The woman fought and she fought hard-but it was the way someone fights to keep a stamp collection or a sports car, not something you love more than life itself.
And in the end, after several agonizing months and tens of thousands of dollars, the children were his.
He'd thought that he could concentrate on putting his life back together and giving the children a normal life.
And he had-for the past four years. But now she was at it again, trying to modify the custody order.
Oh, Joan, why are you doing this? Don't you ever think about them? Don't you understand that our egos-parents' egos-have to dissolve into benevolent vapor when it comes to our children? If he truly thought it would be better for Robby and Stephie to split their time between Parker and Joan he'd agree in a heartbeat; it would destroy part of him.
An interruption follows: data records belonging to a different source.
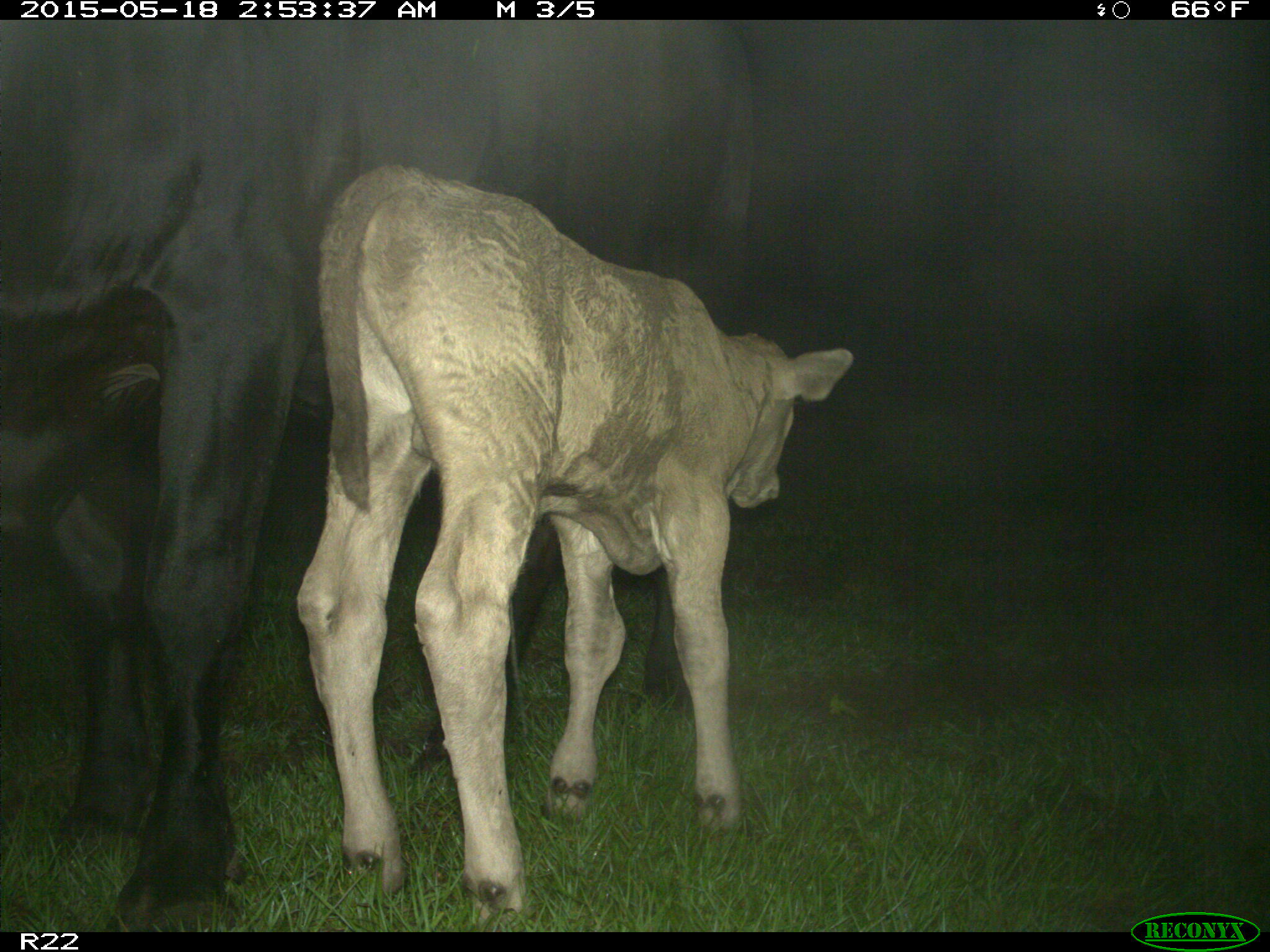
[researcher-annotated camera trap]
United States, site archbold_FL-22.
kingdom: Animalia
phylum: Chordata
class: Mammalia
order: Artiodactyla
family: Bovidae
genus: Bos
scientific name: Bos taurus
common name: domestic cow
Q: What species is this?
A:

But he'd do it.
Yet he believed this would be disastrous for them. And so he'd duke it out with his ex-wife in court relentlessly and at the same time shield the children from the animosity of the proceedings. At times like this you fought on two fronts: You battled the enemy and you battled your own overwhelming desire to be a child yourself and share your pain with your children. But this you could never do.
"Daddy," Robby said suddenly, "you stopped reading."
"I thought you were asleep." He laughed.
"My eyelids were just resting. They got tired. But I'm not."